Rock Falls has faced plenty of run-first, grind-it-out, power offenses in the Big Northern Conference.
But this week, the Rockets defense has a different task, as it will try to slow the passing-oriented offense of North Boone.
The Vikings come into the game 2-4.
“Our DBs have to be ready for pass, because we know they’re a pass-first team,” Rockets senior Booker Cross said. “They’re a lot different from the last few teams we’ve faced which were very run-heavy.”
The passing attack is led by Chandler Alderman, who leads the league in passing with 833 yards and 11 touchdowns on 63-for-122 passing. The left-handed quarterback in his first season as Vikings starter is able to hit deep routes in North Boone’s vertical attack.
“We’ve got to continue to be mindful in our secondary as far as what our responsibilities are,” Rock Falls interim coach Alex Leaf said. “We preach [to the] secondary [to play] pass first, assist on run, that’s why you have bodies up in front. So we’ve got to be able to recognize that. We should be able to see it from the get-go. A lot of times they go empty backfield or single running back and then they’ll have a trip side. So we know what they do. They’ll pass predominantly throughout the game. We have to understand their coverages. We have to understand where our drop zones are, and we have to make the open-field tackle.”

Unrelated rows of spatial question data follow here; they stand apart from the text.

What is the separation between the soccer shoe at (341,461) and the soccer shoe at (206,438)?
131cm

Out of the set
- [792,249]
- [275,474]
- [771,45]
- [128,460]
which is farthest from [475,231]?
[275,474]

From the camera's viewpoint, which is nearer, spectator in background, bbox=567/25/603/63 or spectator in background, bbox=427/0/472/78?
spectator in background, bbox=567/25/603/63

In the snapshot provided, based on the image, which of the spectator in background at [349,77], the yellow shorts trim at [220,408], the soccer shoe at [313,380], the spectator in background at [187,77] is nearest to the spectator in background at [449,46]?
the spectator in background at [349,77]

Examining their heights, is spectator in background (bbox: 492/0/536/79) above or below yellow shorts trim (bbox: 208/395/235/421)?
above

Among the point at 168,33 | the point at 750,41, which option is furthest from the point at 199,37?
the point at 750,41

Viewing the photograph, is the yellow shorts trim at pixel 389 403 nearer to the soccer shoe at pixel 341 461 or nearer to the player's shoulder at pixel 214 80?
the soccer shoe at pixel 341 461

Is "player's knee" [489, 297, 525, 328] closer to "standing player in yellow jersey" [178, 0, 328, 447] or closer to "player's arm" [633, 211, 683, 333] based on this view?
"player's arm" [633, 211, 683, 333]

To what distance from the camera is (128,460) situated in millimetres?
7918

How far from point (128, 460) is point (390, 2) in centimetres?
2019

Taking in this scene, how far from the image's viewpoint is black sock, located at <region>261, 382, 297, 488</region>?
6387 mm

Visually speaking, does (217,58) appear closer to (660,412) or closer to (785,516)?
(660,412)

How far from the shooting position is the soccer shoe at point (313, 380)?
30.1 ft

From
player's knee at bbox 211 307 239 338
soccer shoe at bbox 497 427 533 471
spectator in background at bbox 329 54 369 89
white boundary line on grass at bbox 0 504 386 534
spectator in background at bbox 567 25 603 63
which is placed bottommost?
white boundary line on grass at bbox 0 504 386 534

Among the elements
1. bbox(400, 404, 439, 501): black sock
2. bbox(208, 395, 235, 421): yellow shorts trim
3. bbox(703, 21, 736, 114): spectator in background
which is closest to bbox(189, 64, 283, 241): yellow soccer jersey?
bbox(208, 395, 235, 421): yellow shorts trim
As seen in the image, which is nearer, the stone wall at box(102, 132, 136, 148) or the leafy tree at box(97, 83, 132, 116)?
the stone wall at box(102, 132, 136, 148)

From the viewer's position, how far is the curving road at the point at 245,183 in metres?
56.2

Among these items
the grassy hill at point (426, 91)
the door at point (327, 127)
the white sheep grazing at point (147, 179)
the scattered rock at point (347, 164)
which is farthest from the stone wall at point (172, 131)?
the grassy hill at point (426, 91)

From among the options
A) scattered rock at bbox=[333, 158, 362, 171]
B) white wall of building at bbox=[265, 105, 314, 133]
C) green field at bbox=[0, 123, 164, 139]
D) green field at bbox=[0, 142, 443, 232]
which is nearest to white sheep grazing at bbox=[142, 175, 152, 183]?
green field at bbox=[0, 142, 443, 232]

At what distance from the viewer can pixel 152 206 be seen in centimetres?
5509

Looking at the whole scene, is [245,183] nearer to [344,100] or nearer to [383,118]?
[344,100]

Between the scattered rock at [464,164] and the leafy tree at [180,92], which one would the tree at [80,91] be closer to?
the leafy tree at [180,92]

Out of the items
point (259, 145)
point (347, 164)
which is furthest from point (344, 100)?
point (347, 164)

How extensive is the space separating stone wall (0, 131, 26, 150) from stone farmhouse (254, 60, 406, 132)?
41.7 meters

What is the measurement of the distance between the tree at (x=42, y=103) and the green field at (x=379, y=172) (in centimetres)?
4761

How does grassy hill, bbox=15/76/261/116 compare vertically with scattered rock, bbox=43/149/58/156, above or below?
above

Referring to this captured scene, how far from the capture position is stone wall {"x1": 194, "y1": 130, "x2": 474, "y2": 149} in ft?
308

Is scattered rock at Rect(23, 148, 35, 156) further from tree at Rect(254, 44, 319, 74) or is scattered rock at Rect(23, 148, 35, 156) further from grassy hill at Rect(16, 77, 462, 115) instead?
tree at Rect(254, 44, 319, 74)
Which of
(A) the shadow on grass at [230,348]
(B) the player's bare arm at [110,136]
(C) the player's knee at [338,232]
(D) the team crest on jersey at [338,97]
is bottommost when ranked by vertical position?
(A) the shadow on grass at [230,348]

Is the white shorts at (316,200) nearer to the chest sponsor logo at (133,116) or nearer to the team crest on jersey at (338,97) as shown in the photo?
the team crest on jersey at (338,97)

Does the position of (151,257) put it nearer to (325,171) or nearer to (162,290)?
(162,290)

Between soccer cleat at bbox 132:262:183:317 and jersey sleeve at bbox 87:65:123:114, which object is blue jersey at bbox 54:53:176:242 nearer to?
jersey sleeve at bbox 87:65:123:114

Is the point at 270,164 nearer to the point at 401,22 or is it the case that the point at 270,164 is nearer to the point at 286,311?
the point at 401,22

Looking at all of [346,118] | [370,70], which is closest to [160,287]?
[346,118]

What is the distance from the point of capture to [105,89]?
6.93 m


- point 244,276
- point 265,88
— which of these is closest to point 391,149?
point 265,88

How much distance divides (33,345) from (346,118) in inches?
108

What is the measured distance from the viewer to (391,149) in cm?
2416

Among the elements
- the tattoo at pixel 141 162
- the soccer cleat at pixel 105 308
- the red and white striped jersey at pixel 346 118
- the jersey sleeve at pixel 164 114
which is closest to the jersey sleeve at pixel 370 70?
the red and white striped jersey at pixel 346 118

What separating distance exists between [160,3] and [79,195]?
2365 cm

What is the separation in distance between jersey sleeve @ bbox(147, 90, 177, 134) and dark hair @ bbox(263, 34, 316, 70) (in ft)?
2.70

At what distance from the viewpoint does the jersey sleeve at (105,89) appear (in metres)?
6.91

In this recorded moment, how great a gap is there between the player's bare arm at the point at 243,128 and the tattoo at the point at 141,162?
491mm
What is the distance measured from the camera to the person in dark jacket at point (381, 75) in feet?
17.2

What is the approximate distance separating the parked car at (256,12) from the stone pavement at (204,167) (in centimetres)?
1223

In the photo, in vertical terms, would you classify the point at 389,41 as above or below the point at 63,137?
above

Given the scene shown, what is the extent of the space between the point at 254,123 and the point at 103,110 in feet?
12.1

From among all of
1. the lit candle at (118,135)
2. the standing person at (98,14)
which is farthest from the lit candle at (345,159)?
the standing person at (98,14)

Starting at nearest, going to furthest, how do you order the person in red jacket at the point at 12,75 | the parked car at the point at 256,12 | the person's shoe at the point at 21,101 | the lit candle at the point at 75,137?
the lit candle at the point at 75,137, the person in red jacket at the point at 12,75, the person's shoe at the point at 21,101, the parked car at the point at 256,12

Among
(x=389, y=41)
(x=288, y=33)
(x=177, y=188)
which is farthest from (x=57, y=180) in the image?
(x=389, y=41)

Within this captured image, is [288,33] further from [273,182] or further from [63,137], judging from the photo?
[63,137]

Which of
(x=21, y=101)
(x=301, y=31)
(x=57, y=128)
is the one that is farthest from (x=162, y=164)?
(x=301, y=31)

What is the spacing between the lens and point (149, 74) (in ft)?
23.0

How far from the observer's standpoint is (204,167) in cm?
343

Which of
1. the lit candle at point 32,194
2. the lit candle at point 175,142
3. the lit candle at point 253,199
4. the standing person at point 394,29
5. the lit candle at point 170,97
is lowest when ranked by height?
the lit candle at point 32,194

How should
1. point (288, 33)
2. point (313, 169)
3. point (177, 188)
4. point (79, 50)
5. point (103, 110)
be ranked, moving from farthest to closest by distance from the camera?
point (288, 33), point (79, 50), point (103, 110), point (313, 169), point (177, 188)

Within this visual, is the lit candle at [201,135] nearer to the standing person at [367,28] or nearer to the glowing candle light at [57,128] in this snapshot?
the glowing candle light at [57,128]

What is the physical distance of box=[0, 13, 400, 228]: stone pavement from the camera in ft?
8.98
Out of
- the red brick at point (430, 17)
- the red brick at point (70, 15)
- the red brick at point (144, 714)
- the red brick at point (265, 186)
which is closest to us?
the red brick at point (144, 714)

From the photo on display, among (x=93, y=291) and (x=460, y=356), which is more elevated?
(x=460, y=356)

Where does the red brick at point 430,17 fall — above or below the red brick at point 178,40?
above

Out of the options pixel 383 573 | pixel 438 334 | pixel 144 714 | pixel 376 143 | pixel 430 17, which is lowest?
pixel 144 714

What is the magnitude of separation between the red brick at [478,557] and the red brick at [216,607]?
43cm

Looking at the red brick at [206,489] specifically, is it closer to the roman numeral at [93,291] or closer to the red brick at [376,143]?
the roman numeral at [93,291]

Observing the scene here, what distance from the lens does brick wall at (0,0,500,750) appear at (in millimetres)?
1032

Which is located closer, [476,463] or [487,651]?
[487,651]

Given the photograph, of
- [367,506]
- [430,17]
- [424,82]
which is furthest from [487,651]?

Alderman’s favorite target, and the favorite target of Alderman’s predecessor Logan Emmanuel, is Will Doetch, the senior receiver who has 45 catches for 632 yards and nine touchdowns this season.
It was Doetch with three receiving touchdowns from Alderman in North Boone’s 35-0 Week 1 win over Rockford Lutheran. In the finale of the spring season against Dixon, Doetch had 179 receiving yards as the Vikings pulled out a last-second win. A few weeks before that, in his last trip to Hinders Field, Doetch had six catches for 165 yards, including a 39-yard reception to set up a score and bubble screen he broke for a 57-yard touchdown.
“He’s a very good route runner,” Cross said. “He plays very hard, even our coach acknowledges that. He’s a very good player, so I have to be ready for everything he throws my way.”
Even in recent weeks, with the Rockets defense facing several run-first teams, the passing game has proven problematic. Against Byron in Week 6, the Tigers’ first two scores came through the air, with quarterback Braden Smith throwing touchdown passes of 73 and 38 yards.
“Surprisingly, it seems like one of our areas we’ve struggled with against some of these powerhouse, predominantly run teams, has been when they hit us with the pass,” Leaf said. “Byron got us a few times in the first half on first-play open-field passes, so we’ve got to be able to recognize that.”
Rock Falls’ offense will face a North Boone defense which has allowed 154 points this year, giving up 49 two weeks ago when the Vikings faced Byron and 50 in a Week 2 rematch with Dixon. But the Vikings also shut out Rockford Lutheran and held Rockford Christian to six points.
Since their own win over Rockford Christian, Rock Falls has scored just 23 points. In the loss to Byron, Cross broke an 80-yard touchdown run, but the Rockets offense was otherwise bottled up most of the way.
“We’ve really struggled the last couple of games with teams stacking the box on us and being able to develop our plays,” Leaf said. “A lot of times we have our Twins set, backside single-wide receiver, and seven-on-five is not necessarily a great ratio in terms of trying to establish the run. If they’re going off anything from the last couple of games, I’m sure they’re going to be stacking the box and daring us to pass, so we have to sustain our blocks.”
The Rock Falls offense does get a boost with Dillon Schueler back in the lineup. The senior running back was injured in the win over Rockford Christian and tried to make a go of it Week 2 against Stillman Valley but ultimately couldn’t.
Rock Falls also hopes to get an offensive boost from a slightly different look.
“We’ve added in a new formation, other than Texas, so we can have more people blocking in the box to give our quarterback more time to pass,” Cross said. “It’s more like an I-formation where we have two wide receivers out, and I think having more people to block will give us more time, so we can implement our pass game more.”